7

Trying to do this:

contract Foo {
    mapping (bytes32 => Thing) things;

    struct Thing {
        Item[] items;
    }

    struct Item {
        uint number;
    }

    function Foo(bytes32 id) {
        Thing memory thing = Thing(); // What to do here to create empty array of type Item[]?
        things[id] = thing;
    }
}

and I get the error message:

Untitled:13:30: Error: Wrong argument count for function call: 0 arguments given but expected 1.
   Thing memory thing = Thing();

1 Answer 1

13

Some issues:

  1. The compiler does not yet support copying memory struct arrays to storage, so things[id] = thing; will fail.

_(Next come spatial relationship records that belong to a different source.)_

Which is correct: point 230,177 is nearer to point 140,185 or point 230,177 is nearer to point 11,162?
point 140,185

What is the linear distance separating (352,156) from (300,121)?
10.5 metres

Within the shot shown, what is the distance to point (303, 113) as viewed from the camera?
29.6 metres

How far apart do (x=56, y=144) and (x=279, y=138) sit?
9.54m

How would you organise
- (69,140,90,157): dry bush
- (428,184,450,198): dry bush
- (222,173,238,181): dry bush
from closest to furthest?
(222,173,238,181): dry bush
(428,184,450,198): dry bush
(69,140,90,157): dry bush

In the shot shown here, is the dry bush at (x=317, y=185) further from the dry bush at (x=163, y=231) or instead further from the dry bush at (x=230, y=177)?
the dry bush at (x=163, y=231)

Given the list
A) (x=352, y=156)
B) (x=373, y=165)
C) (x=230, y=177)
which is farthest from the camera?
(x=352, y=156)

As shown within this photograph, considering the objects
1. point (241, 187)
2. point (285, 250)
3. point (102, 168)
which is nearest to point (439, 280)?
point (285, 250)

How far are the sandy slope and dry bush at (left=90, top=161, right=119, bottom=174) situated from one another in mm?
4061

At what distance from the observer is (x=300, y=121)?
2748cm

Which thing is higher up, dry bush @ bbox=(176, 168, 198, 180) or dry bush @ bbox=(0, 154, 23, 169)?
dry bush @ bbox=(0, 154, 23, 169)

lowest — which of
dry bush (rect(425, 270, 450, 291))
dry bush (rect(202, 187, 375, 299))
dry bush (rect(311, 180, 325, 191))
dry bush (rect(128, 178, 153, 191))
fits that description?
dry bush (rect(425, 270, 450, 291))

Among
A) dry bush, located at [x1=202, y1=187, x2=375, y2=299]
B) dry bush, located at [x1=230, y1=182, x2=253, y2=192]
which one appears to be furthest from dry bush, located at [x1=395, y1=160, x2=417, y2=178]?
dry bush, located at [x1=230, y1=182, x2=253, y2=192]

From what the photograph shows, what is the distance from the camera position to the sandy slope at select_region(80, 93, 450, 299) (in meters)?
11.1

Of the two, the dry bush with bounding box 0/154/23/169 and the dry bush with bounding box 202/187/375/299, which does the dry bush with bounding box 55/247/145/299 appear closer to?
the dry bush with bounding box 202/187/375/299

  2. Thing thing; will initialize thing to a Thing with thing.items set to an empty array, so there's no need to use the constructor at all.

  3. Since all elements of mappings come pre-initialized to their "zero" values, there's no need to create a Thing in memory, then copy it to the mapping. Just assign values to the mapping's properties.


For example, this is the code I would use, with some added fields to better illustrate the concept:

contract Foo {
    mapping (bytes32 => Thing) things;

    struct Thing {
        Item[] items;
        uint _bar;
    }

    struct Item {
        uint number;
    }

    function Foo(bytes32 id, uint bar) {
        things[id]._bar = bar;
    }
}

This demonstrates how mapping elements are pre-initialized. things[id].items will return an empty Item[].

In addition, you can create an uninitialized Thing, and all of it's fields will default to zero (ore empty, false, etc.)